Lo cierto es que en Tlaxcala se ha perdido la esencia de una auténtica encuesta en donde se mide la opinión pública, preferencias y comportamientos electorales; un documento bien fundamentado que se utiliza para evaluar aspirantes, para diseñar estrategias de campaña y predecir resultados, más no para posicionar con alevosía y ventaja a un personaje o para medir el impacto de una guerra sucia, hay empresas encuestadoras “chafas o patito” que se prestan a realizar ejercicios a modo con tal de obtener ganancias extraordinarias, las empresas serias no admiten este tipo de insinuaciones, se preocupan por seguir un muestreo científico y crear un margen de error para reflejar la realidad porque si bien se trata de
una fotografía del momento sirven para configurar o recomponer propuestas, objetivos y metas políticas.
Lo que se observa y se analiza no se juzga, los aspirantes de morena son lo que en este momento abusan de las encuestas y de la guerra sucia, y es que por lo cerrado de su contienda buscan acabar de una vez por todas con los oponentes incomodos.

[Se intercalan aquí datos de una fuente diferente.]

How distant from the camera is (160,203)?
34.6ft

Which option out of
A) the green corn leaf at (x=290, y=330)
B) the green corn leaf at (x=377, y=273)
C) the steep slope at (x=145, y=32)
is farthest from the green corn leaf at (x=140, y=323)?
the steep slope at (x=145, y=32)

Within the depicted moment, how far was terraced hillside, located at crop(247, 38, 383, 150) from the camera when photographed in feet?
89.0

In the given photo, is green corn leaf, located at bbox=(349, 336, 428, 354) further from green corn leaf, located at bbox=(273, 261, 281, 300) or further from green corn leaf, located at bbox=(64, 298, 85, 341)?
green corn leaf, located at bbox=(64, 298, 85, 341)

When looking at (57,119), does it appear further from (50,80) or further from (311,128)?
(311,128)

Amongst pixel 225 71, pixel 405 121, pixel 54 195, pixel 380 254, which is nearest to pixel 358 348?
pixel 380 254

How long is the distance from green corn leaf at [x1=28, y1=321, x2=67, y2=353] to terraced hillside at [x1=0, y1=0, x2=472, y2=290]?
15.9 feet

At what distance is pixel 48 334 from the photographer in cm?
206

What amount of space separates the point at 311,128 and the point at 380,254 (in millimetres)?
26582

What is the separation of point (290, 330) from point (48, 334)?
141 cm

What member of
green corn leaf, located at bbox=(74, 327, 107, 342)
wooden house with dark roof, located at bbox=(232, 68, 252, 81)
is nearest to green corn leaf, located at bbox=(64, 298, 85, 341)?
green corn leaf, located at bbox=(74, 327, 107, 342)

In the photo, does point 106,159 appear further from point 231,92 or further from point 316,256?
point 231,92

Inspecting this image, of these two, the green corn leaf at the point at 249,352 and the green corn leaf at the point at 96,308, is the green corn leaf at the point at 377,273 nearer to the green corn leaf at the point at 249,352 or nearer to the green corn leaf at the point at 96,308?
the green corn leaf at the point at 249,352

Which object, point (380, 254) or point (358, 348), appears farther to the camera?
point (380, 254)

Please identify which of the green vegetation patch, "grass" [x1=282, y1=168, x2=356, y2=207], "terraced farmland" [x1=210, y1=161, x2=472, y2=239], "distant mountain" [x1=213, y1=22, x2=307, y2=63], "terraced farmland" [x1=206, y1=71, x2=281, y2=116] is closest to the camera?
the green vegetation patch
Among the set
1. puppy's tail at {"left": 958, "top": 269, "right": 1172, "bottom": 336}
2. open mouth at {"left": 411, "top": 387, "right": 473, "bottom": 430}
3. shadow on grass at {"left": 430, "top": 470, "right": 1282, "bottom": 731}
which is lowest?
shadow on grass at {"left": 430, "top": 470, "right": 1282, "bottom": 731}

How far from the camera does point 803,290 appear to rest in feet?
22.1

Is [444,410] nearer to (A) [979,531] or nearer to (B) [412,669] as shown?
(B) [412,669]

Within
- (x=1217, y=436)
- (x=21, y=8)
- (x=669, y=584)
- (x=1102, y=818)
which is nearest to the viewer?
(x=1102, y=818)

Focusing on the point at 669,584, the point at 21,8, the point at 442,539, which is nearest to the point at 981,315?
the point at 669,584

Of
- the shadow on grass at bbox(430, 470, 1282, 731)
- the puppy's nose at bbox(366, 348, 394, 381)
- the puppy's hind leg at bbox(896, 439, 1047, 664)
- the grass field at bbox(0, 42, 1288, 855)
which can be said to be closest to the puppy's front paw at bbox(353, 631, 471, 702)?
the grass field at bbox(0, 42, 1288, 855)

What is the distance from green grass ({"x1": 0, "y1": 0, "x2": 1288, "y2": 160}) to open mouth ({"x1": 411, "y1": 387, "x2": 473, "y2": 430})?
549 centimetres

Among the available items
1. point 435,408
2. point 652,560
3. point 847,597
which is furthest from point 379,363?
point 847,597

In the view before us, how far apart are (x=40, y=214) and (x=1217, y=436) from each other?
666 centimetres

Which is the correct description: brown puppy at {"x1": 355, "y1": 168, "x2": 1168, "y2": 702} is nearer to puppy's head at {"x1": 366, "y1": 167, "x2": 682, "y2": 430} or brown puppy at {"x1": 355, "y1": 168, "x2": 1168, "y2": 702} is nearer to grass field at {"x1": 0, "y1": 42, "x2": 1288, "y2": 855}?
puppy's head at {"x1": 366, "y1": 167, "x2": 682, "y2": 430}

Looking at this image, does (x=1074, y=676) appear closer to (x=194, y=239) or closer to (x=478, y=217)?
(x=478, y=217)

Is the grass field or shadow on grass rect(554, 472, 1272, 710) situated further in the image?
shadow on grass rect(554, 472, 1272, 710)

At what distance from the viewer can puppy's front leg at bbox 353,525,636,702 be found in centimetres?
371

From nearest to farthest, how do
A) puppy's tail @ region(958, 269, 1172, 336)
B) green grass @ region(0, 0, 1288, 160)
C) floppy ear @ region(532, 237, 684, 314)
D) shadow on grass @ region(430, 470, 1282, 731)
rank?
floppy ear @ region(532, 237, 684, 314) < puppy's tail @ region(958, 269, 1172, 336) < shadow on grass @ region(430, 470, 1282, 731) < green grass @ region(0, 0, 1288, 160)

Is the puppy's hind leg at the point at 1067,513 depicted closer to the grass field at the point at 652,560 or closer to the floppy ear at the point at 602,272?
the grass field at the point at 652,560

Todos los días aparecen encuestas pagadas y elaboradas a modo, la pelea de lodo más notoria es la que protagonizan la senadora de la república, Ana Lilia Rivera y el actual alcalde de la capital de Tlaxcala, Alfonso Sánchez García, y los que recién cayeron en el juego perverso son el ex dirigente estatal de morena Carlos Augusto Pérez y la ex diputada federal, Dulce Silva en virtud de que algunas encuestas “pagadas” los acomodan en lugares preponderantes para lograr la candidatura al gobierno del estado y su pase directo a la competencia electoral del 2027, el que aún se mantiene paciente y prudente es el secretario de Finanzas del gobierno del Estado de México, Oscar Flores Jiménez, que sin aspavientos las encuestas profesionales lo ubican como el más serio personaje para convertirse en candidato de morena al gobierno de Tlaxcala, el tiempo es el que acomoda a todos en su lugar, ya se verá, mientras tanto, en Tlaxcala se vive un ambiente tenso por la guerra sucia y de encuestas que no abonan en nada al desarrollo democrático.
No tarda que al interior del PAN, PRI y MC se vivan momentos similares, y es que varios políticos ya anunciaron sus aspiraciones para buscar las candidaturas al gobierno del estado, diputaciones federales, locales y presidencias municipales, en todos lados se cuecen habas y en estos institutos no será la excepción, seguro que también habrá acciones de desprestigio y de ataques personales.
Bombazos…
Nos enteramos que por abusos, actitudes de prepotencia y soberbia, el famoso y eterno aspirante a gobernar el municipio de Huamantla,
Humberto “El güero” Hernández, ya no tendrá el respaldo del Secretario de Economía del gobierno federal, Marcelo Ebrard y su equipo de trabajo en Tlaxcala, para que logre la candidatura de morena a la presidencia del pueblo mágico de Huamantla, nos dicen que quedo sólo, desprotegido y sin padrino político. ¿Será?
Artillería pesada…
Llegó el momento de más cambios y rotaciones en el gabinete de la gobernadora de Tlaxcala, Lorena Cuéllar Cisneros, trasciende que algunos funcionarios culminaran su ciclo con el proyecto de “una nueva historia”, y es que mucho son contemplados para dar paso a la siguiente etapa de la precampaña del “delfín” Alfonso Sánchez García, porque dicen y aseguran que es el único político que dará continuidad al proyecto político de los Cuéllar. Que tal.